Ce sont les deux faces d’une même médaille dans le même combat et les mêmes personnes se battent avec les mêmes justifications.
– Erin Reed (@ErinInTheMorn) 24 juin 2022
Renverser Roe v. Wade et refuser aux femmes le droit de contrôler leur propre corps est un outrage et au mépris de ce que veut le peuple américain. Les démocrates doivent maintenant mettre fin à l’obstruction systématique au Sénat, codifier Roe v. Wade et rendre à nouveau l’avortement légal et sûr.
– Bernie Sanders (@SenSanders) 24 juin 2022
La décision vicieuse de la Cour suprême d’annuler Roe v. Wade est l’un des moments les plus sombres de l’histoire de cette nation.
Ne vous y trompez pas : alors que d’autres États suppriment le droit fondamental de choisir, New York sera toujours un refuge sûr pour quiconque souhaite avorter.
– NY AG James (@NewYorkStateAG) 24 juin 2022
la décision de la Cour d’annuler Roe v. Wade sera responsable de la mort de tant de femmes dans ce pays.
c’est un déni de notre dignité et de notre droit d’accéder à des soins médicaux privés.

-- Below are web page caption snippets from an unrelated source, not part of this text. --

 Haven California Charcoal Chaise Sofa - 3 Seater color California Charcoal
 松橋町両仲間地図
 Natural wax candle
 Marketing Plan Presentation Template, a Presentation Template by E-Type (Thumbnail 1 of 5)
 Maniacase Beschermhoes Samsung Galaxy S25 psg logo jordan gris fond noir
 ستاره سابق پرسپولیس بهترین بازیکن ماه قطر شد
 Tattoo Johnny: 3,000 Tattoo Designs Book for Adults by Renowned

c’est une négation de notre souveraineté corporelle.– Gracie Abrams (@gracieabrams) 24 juin 2022
Ce qui se termine aujourd’hui dans plus de 20 États, c’est l’avortement LÉGAL, les droits des femmes et des personnes ayant un utérus à l’autonomie corporelle et la notion fragile que tout le monde est libre. De toute évidence, peu d’entre nous le sont. Je ne sais pas où nous allons d’ici mais ce n’est pas la fin d’un combat. C’est le début.
– roxane gay (@rgay) 24 juin 2022
Il était largement attendu que la Cour suprême, qui a une majorité conservatrice, annulerait Roe contre Wade après Politique a divulgué un projet d’avis à cet effet en mai.